According to some historias, the name Lambaré comes from Lampere, coined by explorer Ulrich Schmidl in his 1567 book Derrotero y viaje a España y las Indias, the chronicles of his time in the Río de la Plata basin between 1534 and 1554.

It is said that Lambaré and his soldiers attacked Spanish conquistador Juan de Ayolas' expedition when it arrived in 1536 at the place near where a year later the Spaniards would found the fortification of the Nuestra Señora de la Asunción (present-day city of Asunción). According to Paraguayan historian Roberto A. Romero, this constitutes the first act of Guaraní resistance against Spanish colonization.

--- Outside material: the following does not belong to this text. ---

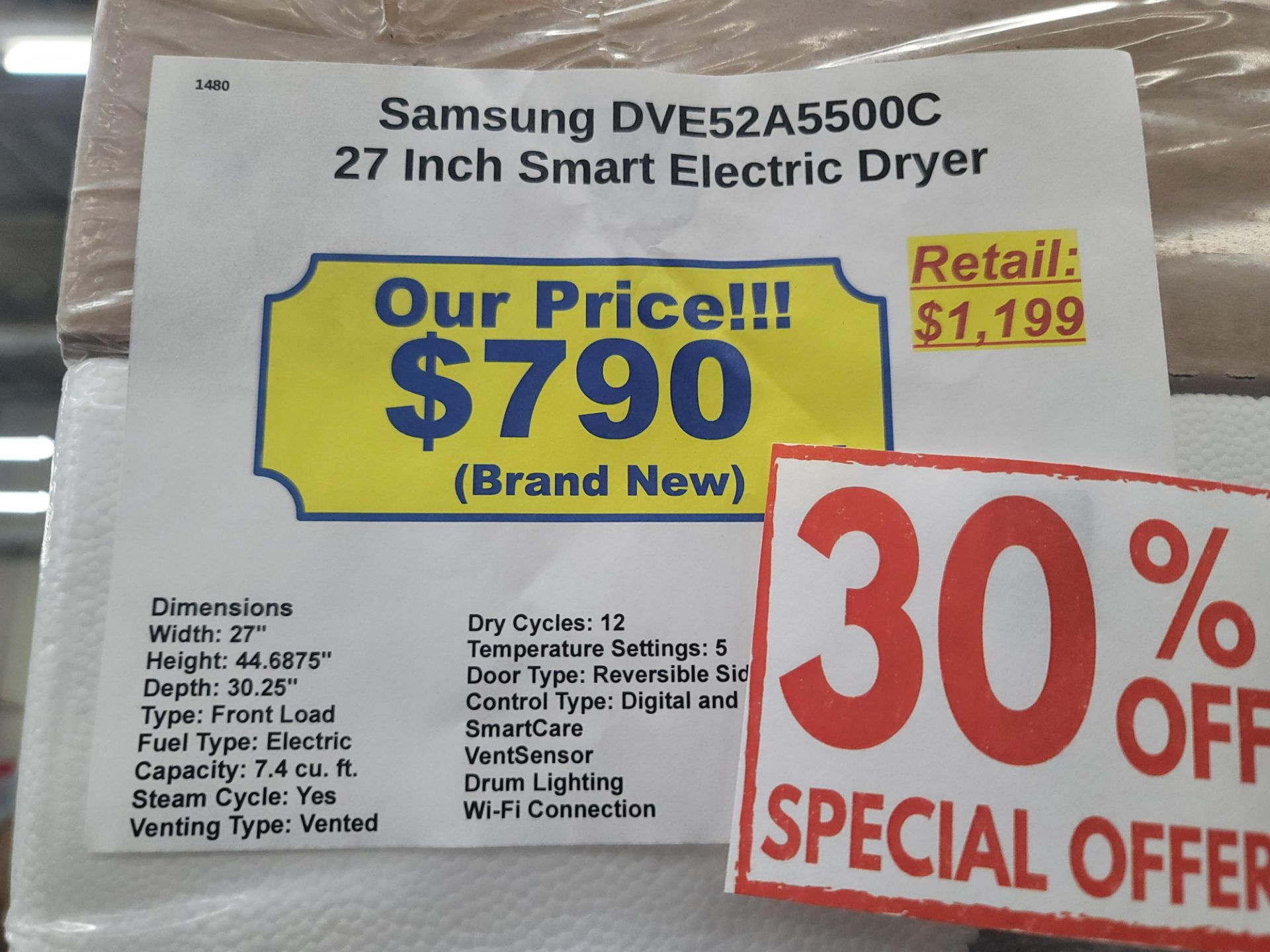 SAMSUNG 27" SMART ELECTRIC DRYER IN CHAMPAGNE, 7.4 CU. FT. CAPACITY, MODEL DVE52A5500C, IN - Image 3 of 3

Romero cites a document from the Archivo General de Simancas that details the legal process through which Lambaré, Paraguá and Guarambaré were sentenced to death by hanging, signed by Irala's scribe Leandro García H. The text stipulates the date of their execution in the Holy Week of 1541. It also includes the alleged statements of Lambaré, Paraguá and Guarambaré, reading:

They said themselves: Mba'élcha rupi oúta pytaguakuéra omboaparyry tetã guaraníme oikuaa'ỹre iñe'ẽ ha imba'embyasy. Kóva ko tetã kasíke Lambaré mba'e, ndohejamo'ãl heta tetã ambue ou ombopytupa isãso. Upévare tekotevẽ oikuaa mayma pytaguakuéra, mba'éicha karioguaraní ha Paraguay ra'y omano ha oporojuka Tupã rérape, ani hag̃ua avave oñotỹ ipy ha hi'ánga y Paraguay ikére ha Paragua yvypy. This is: How are foreigners going to come to enslave the Guaraní land, without knowing its language and its needs? This homeland that belongs to the Indian Paragua, is not going to allow its freedom to be suffocated and that they have to die for the good of the community, etc., etc. They said themselves: Jaikova'ekue heta árape sãso poyvy výpe, ha ko'ág̃a peẽ pejúta pytaguakuéra pemondoho ñande sãso ome'ẽva'ekue heta ára paha rire mburuvicha Paraguay ta'ýrare, ha upéva ñaipysyrõne ñamano peve, ani péicha péichante ou pytaguakuéra oikytĩ kyse ipukúvape ñane sãso. Heta árapema, peẽ pytaguakuéra peñomi guaraní ha kario ra'ykuéra ruvy reheve. This is: We have lived under the mantle of our freedom for a long time for you to now come to put an end to it and that many years have passed since the cacique Paraguay and his sons gave them freedom from other races and, that we also trade with their blood, which is a manifest intrigue in the person of Your Catholic Majesty, the Lord Governor of these provinces.

==Historicity==
Paraguayan historian Gustavo Laterza Rivarola rejected the historicity of Lambaré—both the individual and the settlement—in his 2009 book Historia de Lambaré, claiming that the only source of his existence are Schmidl's chronicles, which have been questioned for their veracity. In the book's prologue, writer Alcibiades González Delvalle noted:

It is known that there are pages of our history that are more like myths and legends. These, repeated even by historians with a reputation as such, become indisputable truths. Except, of course, when someone appears willing to do the basic thing: go to the documents to deactivate the lie. For too long the version spread that a cacique, Lambaré, was a brave warrior who faced the conquistadors in defense of his domains, also known by his name. But lo and behold, such a warrior never existed. And neither did such a site, in colonial times. Everything originated in a single wrong version, which was then given imaginative interpretations which, in turn, originated equally fantastic ones.

==Legacy==
A street and an avenue in Asunción are named Cacique Lambaré, two of the few thoroughfares in the city named after an indigenous individual rather than an entire community, along with other figures such as the India Juliana and the cacique Arecayá.